Reproduce the material that follows with "harvested field" swapped for "plowed field" wherever it occurs, and change nothing else.
------------------------------------
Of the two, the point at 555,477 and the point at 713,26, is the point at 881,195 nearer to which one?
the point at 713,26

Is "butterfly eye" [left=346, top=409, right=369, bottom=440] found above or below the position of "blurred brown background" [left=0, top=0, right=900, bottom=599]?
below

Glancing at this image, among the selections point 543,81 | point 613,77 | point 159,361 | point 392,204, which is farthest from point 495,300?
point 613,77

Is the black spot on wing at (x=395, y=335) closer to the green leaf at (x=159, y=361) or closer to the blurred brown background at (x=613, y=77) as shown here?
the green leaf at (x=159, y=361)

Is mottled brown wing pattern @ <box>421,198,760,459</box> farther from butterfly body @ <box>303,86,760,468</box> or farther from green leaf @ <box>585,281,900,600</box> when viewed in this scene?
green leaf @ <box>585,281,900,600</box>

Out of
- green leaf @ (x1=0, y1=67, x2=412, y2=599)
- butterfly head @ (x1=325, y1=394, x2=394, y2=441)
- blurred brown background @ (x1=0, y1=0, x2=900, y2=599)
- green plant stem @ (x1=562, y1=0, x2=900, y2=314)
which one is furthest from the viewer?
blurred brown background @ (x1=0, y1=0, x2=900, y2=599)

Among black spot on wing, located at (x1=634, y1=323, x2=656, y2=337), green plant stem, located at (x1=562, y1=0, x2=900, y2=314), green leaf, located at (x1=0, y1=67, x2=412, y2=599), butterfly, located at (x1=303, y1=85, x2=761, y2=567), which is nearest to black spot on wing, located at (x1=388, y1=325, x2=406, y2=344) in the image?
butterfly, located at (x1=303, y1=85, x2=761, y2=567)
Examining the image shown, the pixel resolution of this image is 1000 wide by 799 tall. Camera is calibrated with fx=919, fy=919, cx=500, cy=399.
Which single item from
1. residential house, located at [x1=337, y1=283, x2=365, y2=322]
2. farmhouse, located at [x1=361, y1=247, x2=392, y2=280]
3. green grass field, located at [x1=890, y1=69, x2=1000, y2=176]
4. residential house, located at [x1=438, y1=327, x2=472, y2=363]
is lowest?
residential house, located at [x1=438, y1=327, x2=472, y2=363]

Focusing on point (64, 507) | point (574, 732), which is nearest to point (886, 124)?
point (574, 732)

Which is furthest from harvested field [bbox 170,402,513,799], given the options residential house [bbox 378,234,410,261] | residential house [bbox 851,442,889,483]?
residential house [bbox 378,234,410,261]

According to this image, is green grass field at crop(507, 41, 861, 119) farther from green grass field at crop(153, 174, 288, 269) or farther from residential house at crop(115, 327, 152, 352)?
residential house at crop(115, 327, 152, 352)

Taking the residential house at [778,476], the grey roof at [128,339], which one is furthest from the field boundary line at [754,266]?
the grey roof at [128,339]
------------------------------------
_Solution for this exercise_
Of the two, the point at 555,477 and the point at 713,26, is the point at 881,195 nearer to which one?
the point at 713,26

Is "butterfly eye" [left=346, top=409, right=369, bottom=440] found above or below the position of "blurred brown background" [left=0, top=0, right=900, bottom=599]?
below

Glancing at this image, among the selections point 543,81 | point 613,77 | point 159,361 | point 392,204, which is farthest from point 495,300?
point 613,77

Is the black spot on wing at (x=395, y=335) closer to the green leaf at (x=159, y=361) or closer to the blurred brown background at (x=613, y=77) as shown here?
the green leaf at (x=159, y=361)

Is mottled brown wing pattern @ <box>421,198,760,459</box> farther from butterfly body @ <box>303,86,760,468</box> or farther from green leaf @ <box>585,281,900,600</box> when viewed in this scene?
green leaf @ <box>585,281,900,600</box>

Out of
- green leaf @ (x1=0, y1=67, x2=412, y2=599)
- butterfly head @ (x1=325, y1=394, x2=394, y2=441)
- blurred brown background @ (x1=0, y1=0, x2=900, y2=599)
- green plant stem @ (x1=562, y1=0, x2=900, y2=314)
which one is furthest from the viewer?
blurred brown background @ (x1=0, y1=0, x2=900, y2=599)

Among black spot on wing, located at (x1=634, y1=323, x2=656, y2=337), green plant stem, located at (x1=562, y1=0, x2=900, y2=314), green leaf, located at (x1=0, y1=67, x2=412, y2=599), butterfly, located at (x1=303, y1=85, x2=761, y2=567), which is nearest to black spot on wing, located at (x1=388, y1=325, x2=406, y2=344) in the image?
butterfly, located at (x1=303, y1=85, x2=761, y2=567)
Examining the image shown, the pixel resolution of this image is 1000 wide by 799 tall. Camera is calibrated with fx=919, fy=919, cx=500, cy=399.
Which single item from
1. residential house, located at [x1=337, y1=283, x2=365, y2=322]
2. farmhouse, located at [x1=361, y1=247, x2=392, y2=280]
3. green grass field, located at [x1=890, y1=69, x2=1000, y2=176]
4. residential house, located at [x1=438, y1=327, x2=472, y2=363]
is lowest?
residential house, located at [x1=438, y1=327, x2=472, y2=363]

Focusing on point (64, 507) | point (574, 732), which is nearest to point (886, 124)?
point (574, 732)

Which is furthest from plowed field [bbox 170,402,513,799], given the options residential house [bbox 378,234,410,261] | residential house [bbox 851,442,889,483]?
residential house [bbox 378,234,410,261]

According to this image, is green grass field at crop(507, 41, 861, 119) farther from green grass field at crop(153, 174, 288, 269) or farther from residential house at crop(115, 327, 152, 352)?
residential house at crop(115, 327, 152, 352)

Taking the residential house at [778,476], the grey roof at [128,339], which one is furthest from the field boundary line at [754,266]?
the grey roof at [128,339]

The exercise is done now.